Directions:
**a.** In the ATM services data project description, what value replaces null or missing entries in the services column?
**b.** Continue the ATM services data project description from the point where it ends.

ATM Services Data Analysis and Encoding
A Python-based data analysis and encoding project that processes ATM transaction services data, standardizes service descriptions across multiple languages, and encodes them into a structured classification system.
Project Overview
This project focuses on cleaning and encoding ATM transaction service data from Egyptian ATMs. The dataset contains inconsistent service descriptions in both English and Arabic, with various formatting styles. The goal is to:
Extract and inspect the services column
Standardize multilingual service descriptions
Replace missing and invalid values with appropriate defaults
Encode services into a meaningful 3-level classification system
Problem Statement
ATM service descriptions in the dataset suffer from:
Inconsistent formatting: Mixed delimiters (dashes, hyphens, commas)
Multilingual entries: Both English and Arabic descriptions
Missing values: Empty or null entries
Capitalization inconsistencies: "Withdrawal", "withdrawal", "WITHDRAWAL"
Descriptive variations: "Cash Dispenser only", "withdrawal only", "سحب فقط"
Multiple services per ATM: Many ATMs offer withdrawal, deposit, and forex services
Solution Approach
Data Cleaning Pipeline
Step 1: Missing Value Handling
Replace all null/NaN values in the services column with 'withdrawal' (most common operation)

Material supplied:
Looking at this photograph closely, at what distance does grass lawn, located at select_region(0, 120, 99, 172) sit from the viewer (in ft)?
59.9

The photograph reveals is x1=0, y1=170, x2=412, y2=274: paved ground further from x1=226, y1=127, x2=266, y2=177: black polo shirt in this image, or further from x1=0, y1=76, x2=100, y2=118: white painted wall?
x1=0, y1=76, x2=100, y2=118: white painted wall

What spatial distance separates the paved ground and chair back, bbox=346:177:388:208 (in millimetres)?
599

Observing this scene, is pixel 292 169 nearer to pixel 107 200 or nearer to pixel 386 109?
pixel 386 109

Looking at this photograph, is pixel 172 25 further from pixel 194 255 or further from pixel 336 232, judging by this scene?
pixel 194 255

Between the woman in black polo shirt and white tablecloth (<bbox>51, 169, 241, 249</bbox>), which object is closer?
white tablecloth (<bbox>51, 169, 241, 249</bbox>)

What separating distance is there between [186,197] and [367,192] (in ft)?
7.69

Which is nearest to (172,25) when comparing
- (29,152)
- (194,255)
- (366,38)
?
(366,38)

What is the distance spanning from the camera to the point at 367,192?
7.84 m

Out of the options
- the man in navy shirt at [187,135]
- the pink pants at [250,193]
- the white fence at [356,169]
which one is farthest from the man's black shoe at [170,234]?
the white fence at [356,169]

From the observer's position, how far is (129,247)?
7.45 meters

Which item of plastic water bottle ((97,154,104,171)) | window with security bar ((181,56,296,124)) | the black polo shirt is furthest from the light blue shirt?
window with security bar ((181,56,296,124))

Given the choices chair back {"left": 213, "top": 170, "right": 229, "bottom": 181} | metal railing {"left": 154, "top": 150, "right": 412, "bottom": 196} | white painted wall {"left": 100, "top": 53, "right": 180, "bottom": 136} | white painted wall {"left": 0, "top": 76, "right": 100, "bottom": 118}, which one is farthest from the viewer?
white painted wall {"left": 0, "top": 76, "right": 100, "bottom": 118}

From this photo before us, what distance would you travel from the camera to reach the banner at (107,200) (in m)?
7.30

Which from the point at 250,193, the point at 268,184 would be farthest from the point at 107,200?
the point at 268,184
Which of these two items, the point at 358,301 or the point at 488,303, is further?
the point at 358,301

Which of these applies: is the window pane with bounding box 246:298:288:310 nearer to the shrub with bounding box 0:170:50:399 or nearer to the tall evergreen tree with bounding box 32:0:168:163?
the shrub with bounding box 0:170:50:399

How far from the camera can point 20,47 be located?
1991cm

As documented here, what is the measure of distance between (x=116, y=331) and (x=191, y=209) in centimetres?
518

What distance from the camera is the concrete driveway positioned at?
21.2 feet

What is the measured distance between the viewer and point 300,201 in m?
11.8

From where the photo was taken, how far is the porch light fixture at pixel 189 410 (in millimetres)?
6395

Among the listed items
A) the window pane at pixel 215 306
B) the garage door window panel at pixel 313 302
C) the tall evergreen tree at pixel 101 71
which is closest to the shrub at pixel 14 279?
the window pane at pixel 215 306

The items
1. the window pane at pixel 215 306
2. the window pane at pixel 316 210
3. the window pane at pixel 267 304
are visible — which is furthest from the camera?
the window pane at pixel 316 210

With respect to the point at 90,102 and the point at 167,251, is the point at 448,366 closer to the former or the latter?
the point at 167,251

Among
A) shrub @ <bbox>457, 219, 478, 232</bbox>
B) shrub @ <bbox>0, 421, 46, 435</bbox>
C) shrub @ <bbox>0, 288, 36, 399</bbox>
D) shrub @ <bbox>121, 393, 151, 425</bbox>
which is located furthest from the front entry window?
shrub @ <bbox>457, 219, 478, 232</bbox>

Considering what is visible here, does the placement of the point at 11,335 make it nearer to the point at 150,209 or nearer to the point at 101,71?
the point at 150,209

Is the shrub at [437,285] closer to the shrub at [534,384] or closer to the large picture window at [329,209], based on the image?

Results for the exercise:
**a.** 'withdrawal'

**b.**
Step 2: Translation Mapping
Apply the following Arabic-to-English translations:
سحب فقط → withdrawal
سحب - إيداع - تغيير عملة → withdrawal, deposit, forex
سحب - إيداع - تغيير عملة - صرف من الإيداعات → withdrawal, deposit, forex, withdrawal from deposit
سحب → withdrawal
سحب وايداع → withdrawal, deposit
سحب وايداع وتغيير عملة → withdrawal, deposit, forex
GBRU سحب - إيداع - تغيير عملة - صرف من الإيداعات → withdrawal, deposit, forex, withdrawal from deposit
سحب - إيداع - تغيير عملة - صرف من الإيداعات GBRU → withdrawal, deposit, forex, withdrawal from deposit
سحب - إيداع - تغيير عملة - صرف من الإيداعات GBRU+ Barcode → withdrawal, deposit, forex, withdrawal from deposit
Step 3: Text Normalization
Convert to lowercase
Standardize separators (hyphens, dashes, slashes → commas)
Handle special cases: "cash dispenser only" → "withdrawal", "full function" → "withdrawal, deposit, forex"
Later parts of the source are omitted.